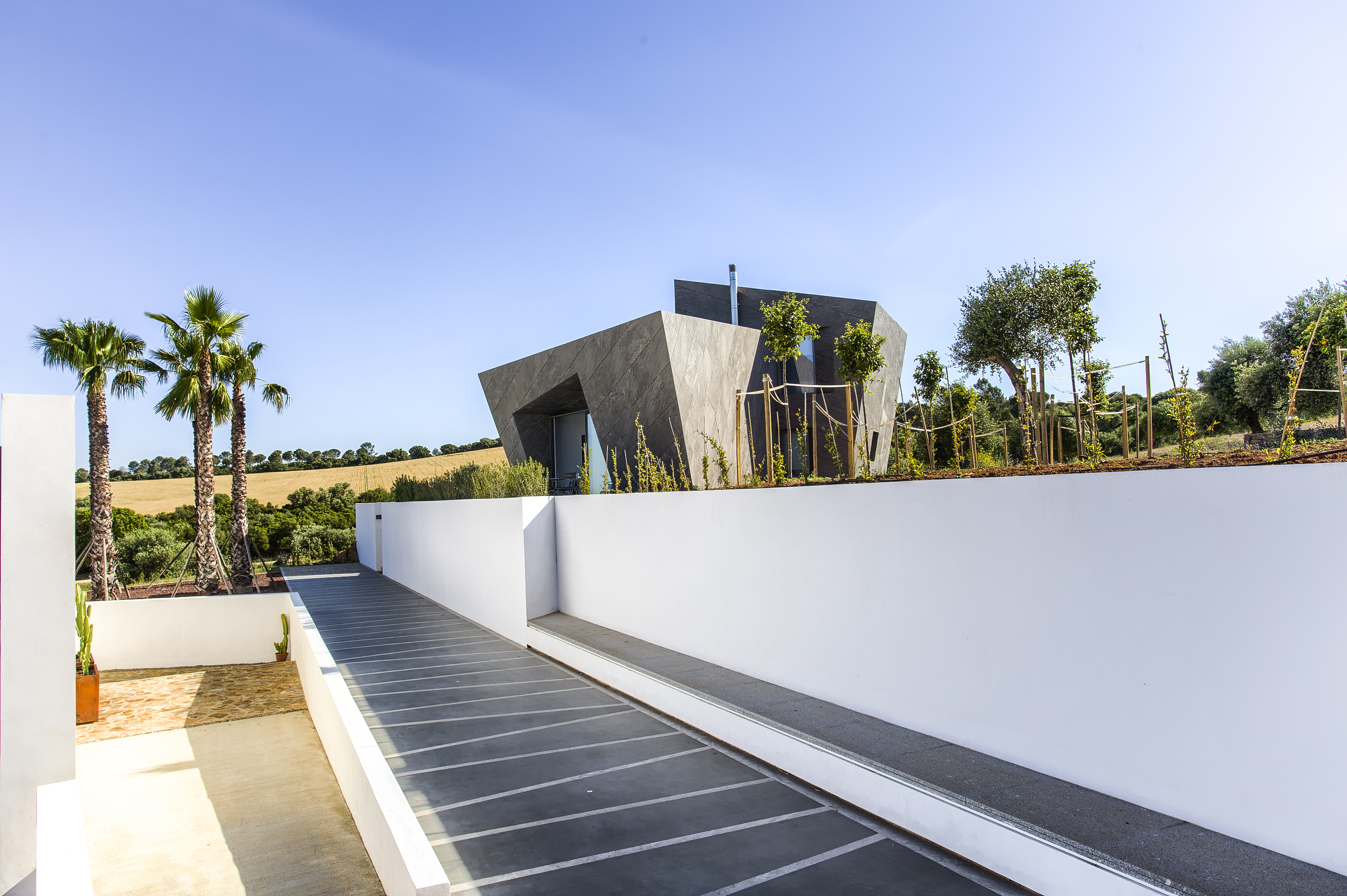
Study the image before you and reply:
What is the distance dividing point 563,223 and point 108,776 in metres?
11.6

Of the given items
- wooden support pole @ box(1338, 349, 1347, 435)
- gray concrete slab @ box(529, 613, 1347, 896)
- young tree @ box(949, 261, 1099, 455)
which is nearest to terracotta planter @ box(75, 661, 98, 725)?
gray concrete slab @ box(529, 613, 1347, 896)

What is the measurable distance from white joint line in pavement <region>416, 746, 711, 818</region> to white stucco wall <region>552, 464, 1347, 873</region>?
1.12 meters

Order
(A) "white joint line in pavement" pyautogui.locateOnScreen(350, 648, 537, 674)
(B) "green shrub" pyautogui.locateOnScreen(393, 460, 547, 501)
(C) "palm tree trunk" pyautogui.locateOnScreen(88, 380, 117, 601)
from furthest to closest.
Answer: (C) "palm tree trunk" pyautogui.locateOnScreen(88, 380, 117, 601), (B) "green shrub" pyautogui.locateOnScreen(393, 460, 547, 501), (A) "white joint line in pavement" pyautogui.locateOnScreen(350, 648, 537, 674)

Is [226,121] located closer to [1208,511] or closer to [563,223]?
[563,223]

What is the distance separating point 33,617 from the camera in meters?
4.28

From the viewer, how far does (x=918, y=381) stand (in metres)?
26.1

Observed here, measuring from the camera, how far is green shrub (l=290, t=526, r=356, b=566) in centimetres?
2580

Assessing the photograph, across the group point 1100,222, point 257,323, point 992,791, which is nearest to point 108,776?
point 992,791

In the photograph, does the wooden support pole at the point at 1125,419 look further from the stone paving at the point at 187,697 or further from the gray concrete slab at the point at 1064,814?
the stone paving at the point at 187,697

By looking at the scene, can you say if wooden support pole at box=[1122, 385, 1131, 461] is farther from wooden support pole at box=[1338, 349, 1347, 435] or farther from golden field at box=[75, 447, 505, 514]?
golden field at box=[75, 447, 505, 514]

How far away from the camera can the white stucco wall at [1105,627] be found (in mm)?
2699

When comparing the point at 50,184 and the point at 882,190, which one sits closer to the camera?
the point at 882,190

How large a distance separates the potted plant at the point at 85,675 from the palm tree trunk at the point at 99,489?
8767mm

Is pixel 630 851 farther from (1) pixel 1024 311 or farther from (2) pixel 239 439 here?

* * *

[SET EXERCISE]
Present every line of the data above as a numbered list, skipping blank lines and leaving the pictures out of your answer.

[RESPONSE TO THE TASK]
1. Study the image before you and reply:
2. What is the distance dividing point 563,223 and point 108,776 in metres?
3. 11.6
4. Of the given items
5. - wooden support pole @ box(1338, 349, 1347, 435)
6. - gray concrete slab @ box(529, 613, 1347, 896)
7. - young tree @ box(949, 261, 1099, 455)
8. which is nearest to terracotta planter @ box(75, 661, 98, 725)?
9. gray concrete slab @ box(529, 613, 1347, 896)
10. What is the measurable distance from white joint line in pavement <region>416, 746, 711, 818</region> to white stucco wall <region>552, 464, 1347, 873</region>?
11. 1.12 meters
12. Order
13. (A) "white joint line in pavement" pyautogui.locateOnScreen(350, 648, 537, 674)
14. (B) "green shrub" pyautogui.locateOnScreen(393, 460, 547, 501)
15. (C) "palm tree trunk" pyautogui.locateOnScreen(88, 380, 117, 601)
16. from furthest to closest.
17. Answer: (C) "palm tree trunk" pyautogui.locateOnScreen(88, 380, 117, 601), (B) "green shrub" pyautogui.locateOnScreen(393, 460, 547, 501), (A) "white joint line in pavement" pyautogui.locateOnScreen(350, 648, 537, 674)
18. Is [226,121] located closer to [1208,511] or closer to [563,223]?
19. [563,223]
20. What is the distance separating point 33,617 from the camera in meters?
21. 4.28
22. From the viewer, how far does (x=918, y=381) stand (in metres)?
23. 26.1
24. Observed here, measuring from the camera, how far is green shrub (l=290, t=526, r=356, b=566) in centimetres?
25. 2580
26. Assessing the photograph, across the group point 1100,222, point 257,323, point 992,791, which is nearest to point 108,776?
27. point 992,791
28. In the photograph, does the wooden support pole at the point at 1125,419 look further from the stone paving at the point at 187,697 or further from the gray concrete slab at the point at 1064,814?
29. the stone paving at the point at 187,697
30. By looking at the scene, can you say if wooden support pole at box=[1122, 385, 1131, 461] is farther from wooden support pole at box=[1338, 349, 1347, 435] or farther from golden field at box=[75, 447, 505, 514]?
31. golden field at box=[75, 447, 505, 514]
32. How far away from the camera can the white stucco wall at [1105,627] be found (in mm)?
33. 2699
34. When comparing the point at 50,184 and the point at 882,190, which one sits closer to the camera?
35. the point at 882,190
36. How large a distance separates the potted plant at the point at 85,675 from the palm tree trunk at the point at 99,489?
37. 8767mm
38. Is pixel 630 851 farther from (1) pixel 1024 311 or farther from (2) pixel 239 439 here?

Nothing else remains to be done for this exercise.